Based on current research, characteristic features of Graves’ Disease with elevated IgG4 levels are lower echogenicity of the thyroid gland on ultrasound examination, peripheral blood eosinophilia, higher prevalence of orbitopathy, and better response to antithyroid drugs with a tendency to develop hypothyroidism.
Characteristic features of Graves’ Orbitopathy with elevated IgG4 levels include younger age at orbitopathy diagnosis, and more severe course of the disease with higher CAS. Such patients should also have a good response to rituximab therapy, but this has not yet been studied in clinical trials.
It is prudent to remember that GO patients with elevated IgG4 can also present with an overlap of classical GO and IgG4-ROD features.

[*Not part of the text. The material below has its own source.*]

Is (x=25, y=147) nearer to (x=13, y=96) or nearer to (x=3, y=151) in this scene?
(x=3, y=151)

Systemic manifestations of IgG4-RD are, however, not typical.
At the moment, there is not enough evidence to call this entity “IgG4-related Graves’ Disease”; thus, the term “Graves’ Disease/Graves’ Orbitopathy with elevated IgG4 levels” seems more appropriate.
Future research should focus on developing longitudinal prospective studies, especially assessing responses to different treatment regimens. More studies assessing histopathological features of orbital biopsies (especially extraorbital muscle biopsies) and resected thyroid samples are also needed.
We strongly recommend considering the diagnosis of Graves’ Orbitopathy with elevated IgG4 in patients with an established diagnosis of Graves’ Disease, elevated serum IgG4 levels, and clinical features of ophthalmic disease overlapping with those of IgG4-related orbital disease.
All data were obtained from published articles, which are cited in the bibliography.
The authors declare no conflict of interest.